Thursday, September 3, 2009

The French Chef


Thursday, September 3, 2009









I take my walk to Monce. Only a few butterflies, thistle bursting with down, cornstalks turning yellow, straw bales out of the fields and into barns.

School started here today. The local bus service has added additional runs to LeMans. Most of the children go to school there now.

Our time here is growing short. Back at Le Verger, I call Michael Cresswell and Tracey. He's the young man who spent the last few months in Nashville recording an album that's to be released in Europe in the fall. We've been meaning to get together with them, so we'd better try to make arrangements now.

Alas, Michael and Tracey are leaving today on a trip to promote Michael's CD. We're sorry for that. They both have a great sense of humor, and they're interesting and smart. Good company.
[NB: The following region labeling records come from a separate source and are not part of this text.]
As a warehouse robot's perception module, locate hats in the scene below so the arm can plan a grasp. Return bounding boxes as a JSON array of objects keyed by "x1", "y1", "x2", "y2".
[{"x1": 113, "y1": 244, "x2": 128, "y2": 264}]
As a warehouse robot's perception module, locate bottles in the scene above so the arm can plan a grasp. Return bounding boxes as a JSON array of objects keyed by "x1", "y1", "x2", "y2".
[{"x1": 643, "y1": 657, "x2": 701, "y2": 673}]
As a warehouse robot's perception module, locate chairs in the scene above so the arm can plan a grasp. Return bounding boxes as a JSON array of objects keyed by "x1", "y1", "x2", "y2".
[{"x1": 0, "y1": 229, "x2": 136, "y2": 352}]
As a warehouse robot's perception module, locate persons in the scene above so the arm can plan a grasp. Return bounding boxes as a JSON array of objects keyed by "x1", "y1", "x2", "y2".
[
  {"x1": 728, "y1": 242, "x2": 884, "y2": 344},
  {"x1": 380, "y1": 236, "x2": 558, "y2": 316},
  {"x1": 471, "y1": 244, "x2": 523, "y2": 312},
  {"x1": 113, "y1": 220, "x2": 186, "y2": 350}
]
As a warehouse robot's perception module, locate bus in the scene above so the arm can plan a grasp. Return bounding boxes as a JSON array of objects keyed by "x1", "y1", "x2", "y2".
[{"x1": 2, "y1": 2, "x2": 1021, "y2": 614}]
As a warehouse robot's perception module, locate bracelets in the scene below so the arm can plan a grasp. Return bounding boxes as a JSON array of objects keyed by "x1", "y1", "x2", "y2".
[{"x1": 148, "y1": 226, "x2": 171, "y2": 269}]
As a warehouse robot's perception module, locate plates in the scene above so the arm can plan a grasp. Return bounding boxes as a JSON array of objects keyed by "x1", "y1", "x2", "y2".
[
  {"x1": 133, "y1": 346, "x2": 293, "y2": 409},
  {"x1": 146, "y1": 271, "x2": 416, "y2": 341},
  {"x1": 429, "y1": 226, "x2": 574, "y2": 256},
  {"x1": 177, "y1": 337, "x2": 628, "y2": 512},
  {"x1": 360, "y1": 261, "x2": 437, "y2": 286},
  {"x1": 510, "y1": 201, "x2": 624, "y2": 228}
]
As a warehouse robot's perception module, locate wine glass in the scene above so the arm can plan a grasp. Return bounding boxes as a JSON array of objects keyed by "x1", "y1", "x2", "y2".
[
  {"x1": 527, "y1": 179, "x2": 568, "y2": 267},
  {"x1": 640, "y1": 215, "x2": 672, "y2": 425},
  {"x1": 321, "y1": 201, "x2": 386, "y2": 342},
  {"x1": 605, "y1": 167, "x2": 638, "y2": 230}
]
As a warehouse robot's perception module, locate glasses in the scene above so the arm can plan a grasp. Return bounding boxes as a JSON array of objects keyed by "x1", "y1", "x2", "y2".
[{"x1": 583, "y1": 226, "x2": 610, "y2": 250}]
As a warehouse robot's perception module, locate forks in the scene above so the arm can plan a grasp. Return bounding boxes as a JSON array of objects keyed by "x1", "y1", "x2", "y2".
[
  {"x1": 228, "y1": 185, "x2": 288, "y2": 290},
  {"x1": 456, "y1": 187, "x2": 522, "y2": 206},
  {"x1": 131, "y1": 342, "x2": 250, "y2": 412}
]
Tonight we're trying Sauce Normande. I bought pork cutlets (though they won't be an adequate substitute for the wonderful sausage we had in the fabulous appetizer). We're filling out the menu with green beans (known as haricots verts in this neck of the woods) and salad (made from the contents in our garden), a baguette and butter and the last of the blackberry pie.

Chef Bernard is at the stove, hovering solicitously over a saucepan, a container of cream and a bottle of Calvados nearby. Onions and the Calvados transform a white sauce into a delicious, subtle yet robust sauce that's a perfect accompaniment to pork.

Dinner is perfect. I could go on eating this way for a long time. I'm so glad our arrangements allow us to eat out when we like, but still cook at home.